A Philadelphia man has applied to the Court of Appeals to revive his lawsuit against Yahoo, in which he claimed the company sent thousands of unwanted messages when he purchased a used phone from T-Mobile.
The original lawsuit claimed Yahoo had violated the Telephone Consumer Protection Act (TCPA) by using automated dialers to send SMS messages without the recipients’ consent. But Yahoo denied the charge, asserting that they did not rely on auto dialers – a claim upheld last year by U.S. District Court Judge Michael Baylson. In a brief filed last week with the 3rd Circuit Court of Appeals, Yahoo stated:
“Messages sent through the email SMS Service were not sent randomly, in bulk or to sequential numbers – only to specific phone numbers manually inputted by individual Yahoo users.”
The company has requested that the appeals court dismiss the lawsuit, in which the plaintiff says he received dozens of messages every day after he bought the phone.

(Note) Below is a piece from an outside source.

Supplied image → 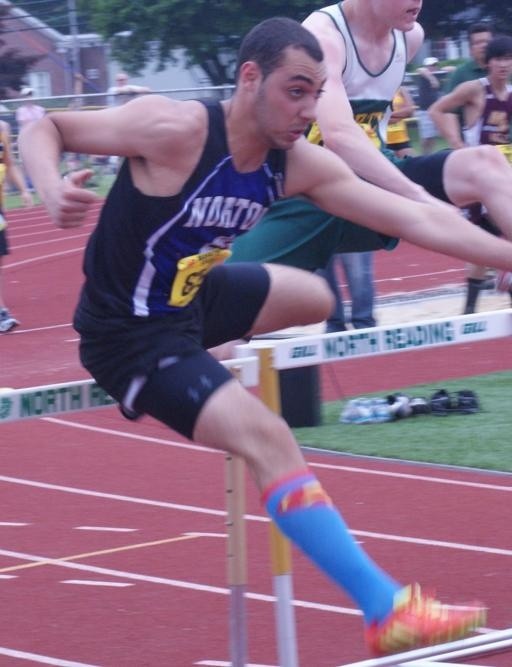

His complaint indicates that the previous owner had agreed to receive SMS alerts from Yahoo whenever a new email was delivered to his inbox.
The complainant (who does not have a Yahoo account) says he received close to 5,000 SMS alerts from Yahoo in the five months prior to filing the lawsuit. He allegedly lodged a complaint with the company, but was told that only the previous owner of the phone could arrange to stop future texts.
In the most recent appellate papers, Yahoo suggests that the plaintiff should have gone to T-Mobile to get a new number.
It might look like game, set and match to the web giant, but there’s a twist in this tale: another lawsuit resulted in a different judge ruling that Yahoo’s SMS delivery system did constitute an automated dialer. A Californian resident alleged that Yahoo informed him via SMS that he had received an instant message from someone else – but the plaintiff had never given the company his cell phone number or opted in to receive text messaged from them. The judge specifically rejected Yahoo’s argument that it didn’t use an automated dialer to send the complainant a message. The complainant denied Yahoo’s request to reconsider the ruling.